§ Problem
Reproduce the data below with "snow covered ground" replaced by "snowy ground" wherever it occurs, leaving everything else unchanged and omitting the pictures.

§ Excerpted records
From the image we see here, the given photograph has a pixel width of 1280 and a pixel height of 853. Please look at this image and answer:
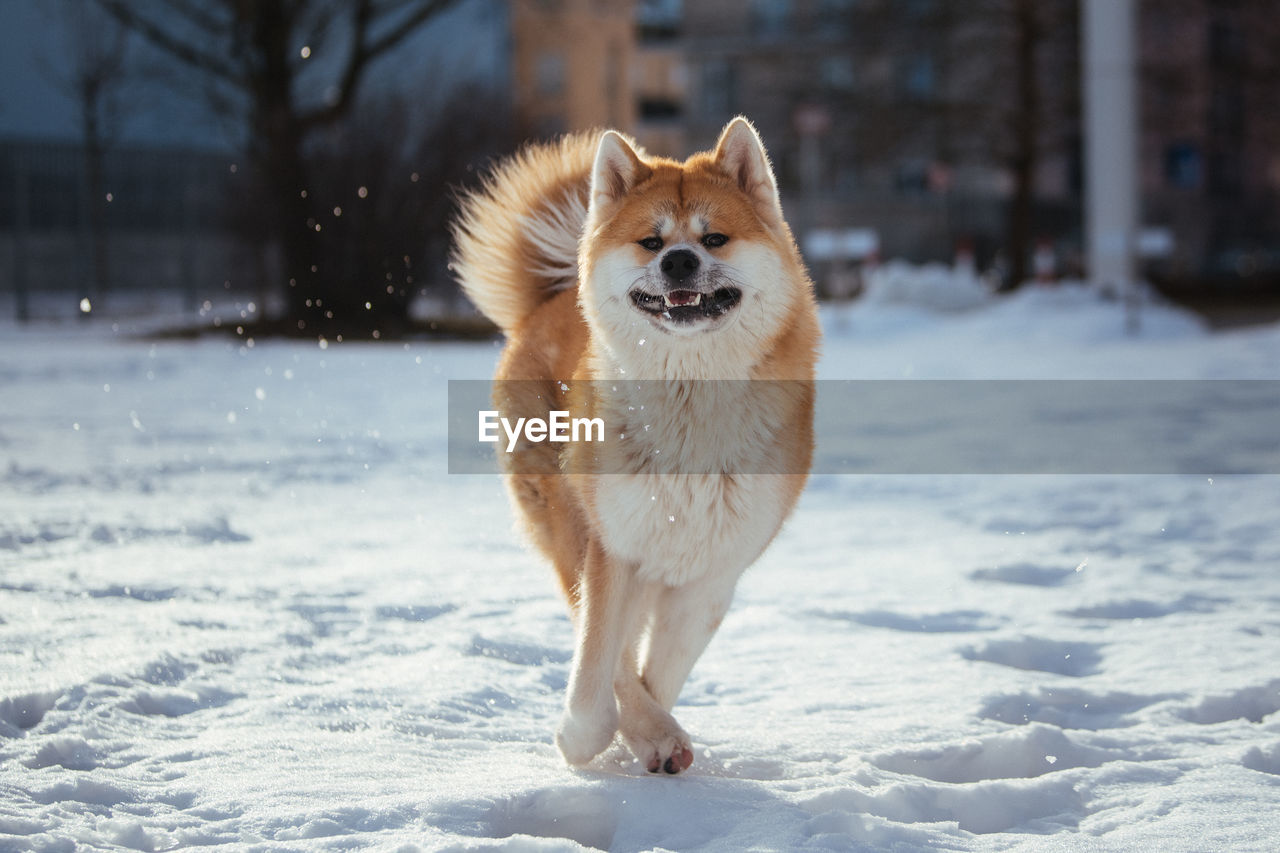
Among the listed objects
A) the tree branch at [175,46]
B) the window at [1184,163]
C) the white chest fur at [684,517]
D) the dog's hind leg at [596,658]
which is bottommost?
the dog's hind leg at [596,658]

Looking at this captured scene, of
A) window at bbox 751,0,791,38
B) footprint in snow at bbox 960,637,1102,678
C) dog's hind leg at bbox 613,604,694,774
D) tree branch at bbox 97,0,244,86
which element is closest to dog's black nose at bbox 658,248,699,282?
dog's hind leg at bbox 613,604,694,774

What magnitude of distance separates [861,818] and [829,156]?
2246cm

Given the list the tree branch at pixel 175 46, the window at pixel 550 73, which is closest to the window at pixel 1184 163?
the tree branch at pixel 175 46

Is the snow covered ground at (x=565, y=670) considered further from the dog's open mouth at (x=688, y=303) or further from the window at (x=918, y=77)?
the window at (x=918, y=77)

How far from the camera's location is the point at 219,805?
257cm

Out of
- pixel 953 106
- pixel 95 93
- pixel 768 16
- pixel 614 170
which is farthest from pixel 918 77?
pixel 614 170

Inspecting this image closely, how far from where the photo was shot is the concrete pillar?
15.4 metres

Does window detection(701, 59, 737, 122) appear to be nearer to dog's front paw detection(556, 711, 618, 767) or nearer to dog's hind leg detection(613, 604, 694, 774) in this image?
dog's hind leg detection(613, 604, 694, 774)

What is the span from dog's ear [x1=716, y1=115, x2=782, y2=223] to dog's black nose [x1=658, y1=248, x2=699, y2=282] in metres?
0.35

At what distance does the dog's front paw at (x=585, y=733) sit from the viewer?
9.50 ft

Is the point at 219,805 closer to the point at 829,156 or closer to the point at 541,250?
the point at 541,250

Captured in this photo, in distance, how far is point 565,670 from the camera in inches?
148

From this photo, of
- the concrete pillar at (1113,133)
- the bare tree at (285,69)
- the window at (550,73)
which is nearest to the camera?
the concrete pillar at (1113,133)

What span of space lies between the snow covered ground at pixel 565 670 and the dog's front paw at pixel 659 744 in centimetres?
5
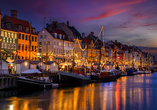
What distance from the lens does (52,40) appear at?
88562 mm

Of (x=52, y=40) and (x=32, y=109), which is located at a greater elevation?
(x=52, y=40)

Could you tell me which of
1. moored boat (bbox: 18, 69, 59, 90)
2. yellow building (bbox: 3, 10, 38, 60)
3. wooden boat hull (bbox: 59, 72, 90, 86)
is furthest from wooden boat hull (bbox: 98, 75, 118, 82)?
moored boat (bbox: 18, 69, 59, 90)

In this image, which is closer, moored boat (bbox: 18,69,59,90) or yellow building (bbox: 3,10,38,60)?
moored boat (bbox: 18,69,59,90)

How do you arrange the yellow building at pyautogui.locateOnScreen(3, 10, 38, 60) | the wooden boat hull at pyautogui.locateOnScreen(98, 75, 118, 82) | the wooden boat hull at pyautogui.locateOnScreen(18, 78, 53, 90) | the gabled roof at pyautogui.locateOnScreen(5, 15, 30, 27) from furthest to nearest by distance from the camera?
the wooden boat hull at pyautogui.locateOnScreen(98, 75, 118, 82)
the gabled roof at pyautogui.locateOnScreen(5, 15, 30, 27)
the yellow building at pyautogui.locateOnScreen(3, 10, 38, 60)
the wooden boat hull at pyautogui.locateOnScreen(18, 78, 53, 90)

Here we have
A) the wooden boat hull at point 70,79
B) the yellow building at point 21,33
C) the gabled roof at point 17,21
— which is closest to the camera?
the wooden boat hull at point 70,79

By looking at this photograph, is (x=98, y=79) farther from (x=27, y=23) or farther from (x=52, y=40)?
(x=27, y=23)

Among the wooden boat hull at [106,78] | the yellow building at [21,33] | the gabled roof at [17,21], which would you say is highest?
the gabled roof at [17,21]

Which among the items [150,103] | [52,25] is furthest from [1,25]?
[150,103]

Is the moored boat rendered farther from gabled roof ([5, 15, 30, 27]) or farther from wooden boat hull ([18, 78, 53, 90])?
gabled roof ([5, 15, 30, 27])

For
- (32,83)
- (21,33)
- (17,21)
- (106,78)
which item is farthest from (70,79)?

§ Answer for the task
From the image we see here, the given photograph has a pixel width of 1280 and a pixel height of 853. Please look at this image and answer:
Among the listed objects
A) the tree branch at [175,46]
B) the window at [1184,163]
C) the white chest fur at [684,517]
D) the dog's hind leg at [596,658]
which is bottommost?
the dog's hind leg at [596,658]

Looking at this captured scene, of
A) window at bbox 751,0,791,38
B) footprint in snow at bbox 960,637,1102,678
C) dog's hind leg at bbox 613,604,694,774
D) tree branch at bbox 97,0,244,86
which element is closest to dog's black nose at bbox 658,248,699,282?
dog's hind leg at bbox 613,604,694,774

What magnitude of distance separates [861,818] and [829,156]?
2246cm

Given the list the tree branch at pixel 175 46, the window at pixel 550 73, which is closest to the window at pixel 1184 163?
the tree branch at pixel 175 46

Is the snowy ground at (x=565, y=670) considered further from the dog's open mouth at (x=688, y=303) or further from the window at (x=918, y=77)?
the window at (x=918, y=77)

How far from the camera's location is the point at 219,805?
257cm

Out of
- pixel 953 106
- pixel 95 93
- pixel 768 16
- pixel 614 170
which is farthest from pixel 918 77?
pixel 614 170

Inspecting this image closely, how far from where the photo was shot is the concrete pillar?
15.4 metres

Does window detection(701, 59, 737, 122) appear to be nearer to dog's front paw detection(556, 711, 618, 767) or nearer to dog's hind leg detection(613, 604, 694, 774) in this image?
dog's hind leg detection(613, 604, 694, 774)

What is the span from dog's ear [x1=716, y1=115, x2=782, y2=223] to dog's black nose [x1=658, y1=248, x2=699, y2=282] in metres?
0.35

At what distance does the dog's front paw at (x=585, y=733) sit from the viewer?
9.50 ft

Is the point at 219,805 closer to the point at 829,156 or closer to the point at 541,250?
the point at 541,250

Captured in this photo, in distance, how far is point 565,670 from the camera in inches?
148

From this photo, of
- the concrete pillar at (1113,133)
- the bare tree at (285,69)
- the window at (550,73)
which is nearest to the camera?
the concrete pillar at (1113,133)

What span of space lies between the snowy ground at pixel 565 670 and the dog's front paw at pixel 659 744 in centimetres?
5
What distance from the lens does (52,40) appear at?
88562 mm

Of (x=52, y=40) and (x=32, y=109), which is located at a greater elevation?
(x=52, y=40)

Could you tell me which of
1. moored boat (bbox: 18, 69, 59, 90)
2. yellow building (bbox: 3, 10, 38, 60)
3. wooden boat hull (bbox: 59, 72, 90, 86)
is furthest from wooden boat hull (bbox: 98, 75, 118, 82)?
moored boat (bbox: 18, 69, 59, 90)

In this image, which is closer, moored boat (bbox: 18,69,59,90) or yellow building (bbox: 3,10,38,60)?
moored boat (bbox: 18,69,59,90)

How do you arrange the yellow building at pyautogui.locateOnScreen(3, 10, 38, 60) | the wooden boat hull at pyautogui.locateOnScreen(98, 75, 118, 82) | the wooden boat hull at pyautogui.locateOnScreen(18, 78, 53, 90) | the gabled roof at pyautogui.locateOnScreen(5, 15, 30, 27) from furthest to nearest by distance from the camera?
the wooden boat hull at pyautogui.locateOnScreen(98, 75, 118, 82)
the gabled roof at pyautogui.locateOnScreen(5, 15, 30, 27)
the yellow building at pyautogui.locateOnScreen(3, 10, 38, 60)
the wooden boat hull at pyautogui.locateOnScreen(18, 78, 53, 90)

Here we have
A) the wooden boat hull at point 70,79
B) the yellow building at point 21,33
C) the gabled roof at point 17,21
— which is closest to the camera?
the wooden boat hull at point 70,79

By looking at this photograph, is (x=98, y=79) farther from (x=27, y=23) or farther from (x=52, y=40)?
(x=27, y=23)

Among the wooden boat hull at [106,78] | the yellow building at [21,33] | the gabled roof at [17,21], which would you say is highest?
the gabled roof at [17,21]

Which among the items [150,103] | [52,25] is furthest from [1,25]?
[150,103]

Is the moored boat rendered farther from gabled roof ([5, 15, 30, 27]) or farther from wooden boat hull ([18, 78, 53, 90])?
gabled roof ([5, 15, 30, 27])

For
- (32,83)
- (21,33)
- (17,21)
- (106,78)
which item is farthest from (70,79)?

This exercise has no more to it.